__What this task involves__
Repeat each of the records below word for word, leaving out the pictures.

__Records to use__
_____

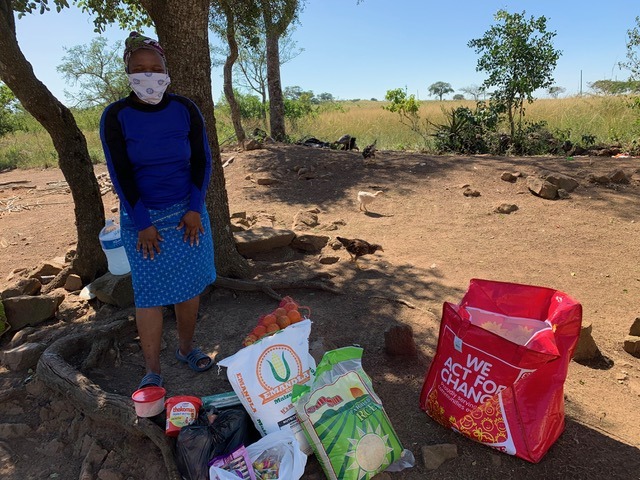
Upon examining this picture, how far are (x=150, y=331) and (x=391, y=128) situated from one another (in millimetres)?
15010

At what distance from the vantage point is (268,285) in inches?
138

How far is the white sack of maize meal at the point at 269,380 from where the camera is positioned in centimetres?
194

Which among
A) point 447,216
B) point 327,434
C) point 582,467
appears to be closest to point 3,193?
point 447,216

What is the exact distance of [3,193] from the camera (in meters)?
9.76

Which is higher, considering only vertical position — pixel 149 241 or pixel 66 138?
pixel 66 138

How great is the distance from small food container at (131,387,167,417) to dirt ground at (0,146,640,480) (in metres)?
0.20

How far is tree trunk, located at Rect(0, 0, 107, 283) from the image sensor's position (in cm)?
338

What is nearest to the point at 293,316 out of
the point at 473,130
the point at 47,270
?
the point at 47,270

_____

__The answer__
Upon examining this picture, how far are (x=150, y=331) and (x=391, y=128) situated from one another (in millimetres)?
15010

At what distance from the vantage point is (268,285) in inches?
138

How far is the white sack of maize meal at the point at 269,380 from where the camera is positioned in centimetres?
194

Which among
A) point 447,216
B) point 327,434
C) point 582,467
appears to be closest to point 3,193?
point 447,216

What is the exact distance of [3,193] from the camera (in meters)?
9.76

Which is higher, considering only vertical position — pixel 149 241 or pixel 66 138?
pixel 66 138

How great is the distance from small food container at (131,387,167,417) to dirt ground at (0,146,640,480) (in metres)?
0.20

How far is tree trunk, located at Rect(0, 0, 107, 283) from the image sensor's position (in cm)?
338

What is nearest to the point at 293,316 out of
the point at 473,130
the point at 47,270
?
the point at 47,270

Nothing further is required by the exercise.